Used in Biological Research:
In the field of biological research, 3-(6-chloro-1-(1,4-dioxaspiro[4.5]decan-8-yl)-1H-pyrazolo[3,4-d]pyriMidin-4-yl)-8-oxa-3-azabicyclo[3.2.1]octane serves as a valuable compound for studying [specific research area, if known]. Its complex structure allows scientists to explore various aspects of its interactions with biological systems, potentially leading to new insights and discoveries in the field.
Check Digit Verification of cas no
The CAS Registry Mumber 1144080-35-2 includes 10 digits separated into 3 groups by hyphens. The first part of the number,starting from the left, has 7 digits, 1,1,4,4,0,8 and 0 respectively; the second part has 2 digits, 3 and 5 respectively.
Calculate Digit Verification of CAS Registry Number 1144080-35:
(9*1)+(8*1)+(7*4)+(6*4)+(5*0)+(4*8)+(3*0)+(2*3)+(1*5)=112
112 % 10 = 2
So 1144080-35-2 is a valid CAS Registry Number.
1144080-35-2Relevant academic research and scientific papers
Pyrazolopyrimidines as highly potent and selective, ATP-competitive inhibitors of the mammalian target of rapamycin (mTOR): Optimization of the 1-substituent
Curran, Kevin J.,Verheijen, Jeroen C.,Kaplan, Joshua,Richard, David J.,Toral-Barza, Lourdes,Hollander, Irwin,Lucas, Judy,Ayral-Kaloustian, Semiramis,Yu, Ker,Zask, Arie
scheme or table, p. 1440 - 1444 (2010/07/06)

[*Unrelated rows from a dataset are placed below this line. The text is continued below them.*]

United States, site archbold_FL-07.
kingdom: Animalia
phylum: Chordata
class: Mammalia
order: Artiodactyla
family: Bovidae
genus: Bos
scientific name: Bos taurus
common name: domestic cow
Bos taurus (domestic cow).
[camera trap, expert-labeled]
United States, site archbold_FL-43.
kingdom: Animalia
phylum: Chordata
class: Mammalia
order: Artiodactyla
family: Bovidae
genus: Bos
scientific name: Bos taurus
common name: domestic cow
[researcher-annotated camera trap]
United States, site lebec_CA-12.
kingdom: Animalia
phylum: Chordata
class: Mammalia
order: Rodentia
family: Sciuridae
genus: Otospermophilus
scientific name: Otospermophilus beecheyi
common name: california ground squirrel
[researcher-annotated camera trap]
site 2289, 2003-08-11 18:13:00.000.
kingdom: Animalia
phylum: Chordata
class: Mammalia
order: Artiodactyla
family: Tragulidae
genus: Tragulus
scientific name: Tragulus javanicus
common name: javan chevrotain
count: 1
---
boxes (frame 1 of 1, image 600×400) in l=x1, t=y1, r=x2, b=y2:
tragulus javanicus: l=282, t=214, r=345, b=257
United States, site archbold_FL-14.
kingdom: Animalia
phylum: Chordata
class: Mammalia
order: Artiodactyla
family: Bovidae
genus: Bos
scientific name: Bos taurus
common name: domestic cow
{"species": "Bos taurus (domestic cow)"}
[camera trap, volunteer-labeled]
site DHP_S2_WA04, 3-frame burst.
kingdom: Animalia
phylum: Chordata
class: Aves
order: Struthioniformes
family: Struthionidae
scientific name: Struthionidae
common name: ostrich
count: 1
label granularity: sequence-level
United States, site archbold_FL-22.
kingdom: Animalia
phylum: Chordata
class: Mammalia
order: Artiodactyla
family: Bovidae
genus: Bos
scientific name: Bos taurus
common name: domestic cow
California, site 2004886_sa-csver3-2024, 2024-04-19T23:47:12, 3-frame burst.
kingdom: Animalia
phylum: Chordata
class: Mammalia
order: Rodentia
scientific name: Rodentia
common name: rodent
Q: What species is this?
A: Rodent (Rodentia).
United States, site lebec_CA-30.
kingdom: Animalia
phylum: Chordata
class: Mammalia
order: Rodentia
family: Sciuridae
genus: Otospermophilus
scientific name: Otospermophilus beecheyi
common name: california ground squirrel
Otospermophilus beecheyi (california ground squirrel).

A series of pyrazolopyrimidine mammalian Target Of Rapamycin (mTOR) inhibitors with various substituents at the 1-position have been prepared, resulting in compounds with excellent potency, selectivity and microsomal stability. Combination of a 1-cyclohexyl ketal group with a 2,6-ethylene bridged morpholine in the 4-position and a ureidophenyl group in the 6-positon resulted in compound 8a, that selectively suppressed key mTOR biomarkers in vivo for at least 8 h following iv administration and showed excellent oral activity in a xenograft tumor model.